Terra di infiltrazioni mafiose, quella attorno all'aeroporto di Malpensa. Qui da noi invece poca roba e qualche malumore tra i pm dopo che un gip su un giornale s'è fatto una domanda insidiosa: possibile che in tutta la Lombardia si registri la presenza di organizzazioni malavitose tranne che a Bergamo?

«Non conosco ancora la realtà bergamasca. Io, ad esempio, prima di giungere a Busto Arsizio mai mi sarei immaginato che ci fossero infiltrazioni mafiose. E invece erano in corso già processi contro ramificazioni di cosche calabresi di alto livello. Purtroppo bisogna rendersi conto che la criminalità organizzata tende a insediarsi laddove c'è l'occasione di fare profitti illeciti. Devo però dire che non è sempre facile dimostrarlo. Detto questo, mi auguro che Bergamo sia davvero immune da questo fenomeno. Il che non vorrebbe dire stare tranquilli: contro le mafie l'attenzione deve sempre rimanere alta».

Dall'aeroporto di Malpensa a quello di Orio al Serio. Sarà un po' come sentirsi a casa per lei, no?
«Lo scalo di Malpensa rappresentava il 50-60 per cento del nostro lavoro. Traffico di droga, principalmente. Poi, immigrazione e tratta di clandestini, contraffazione, contrabbando, furti».

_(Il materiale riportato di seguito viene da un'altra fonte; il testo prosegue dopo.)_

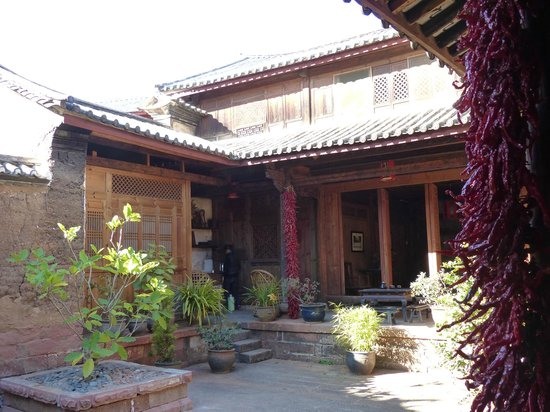 Shaxi Laomadian Lodge: Courtyard of the Loamadian Lodge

A Orio c'è il fenomeno degli «ovulatori», gente che sbarca imbottita di ovuli di droga ingeriti prima dell'imbarco.
«Il problema è che questa gente per espellere la sostanza stupefacente deve essere portata in ospedale. Operazione che richiede impiego di personale per l'accompagnamento e che costringe a un'umiliante promiscuità fra donne e uomini. A Malpensa abbiamo creato cinque camere di detenzione con apparecchiature mediche per il lavaggio automatizzato. Di modo che gli ovuli espulsi non siano poi trattati manualmente dalle forze dell'ordine. Più igienico e sicuro. Si potrebbe fare anche a Orio».

Altre idee che si porterà dietro?
«A Busto Arsizio ho creato una struttura all'interno della polizia giudiziaria specializzata nei reati ambientali e nella sicurezza sui luoghi di lavoro. In un territorio altamente urbanizzato ed economicamente sviluppato come la Lombardia, credo che tutela ambientale e dei luoghi di lavoro siano di fondamentale importanza».

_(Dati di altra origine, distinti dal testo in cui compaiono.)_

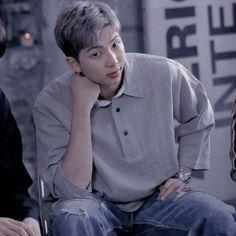 Namjoon, Bts Taehyung, Jimin, Foto Bts, Bts Photo, Rapper, Cute Bangs, Solo Pics, Boyfriend Pictures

A Bergamo si troverà anche il caso Yara, la ragazzina rapita e uccisa nel novembre 2010. L'assassino non è ancora stato catturato e più di una critica è piovuta sul modo di agire della Procura. L'aspetta una bella gatta da pelare.
«Verrò e vedrò. È un caso che per ora conosco solo attraverso i mass media e dunque sarebbe privo di senso rilasciare dichiarazioni in questo momento».

In assenza dell'omicida, il processo mediatico pare si stia celebrando contro gli inquirenti.
«Rispetto il lavoro della stampa, perché in democrazia ha un ruolo fondamentale. Ma pure il lavoro dei magistrati è altrettanto importante».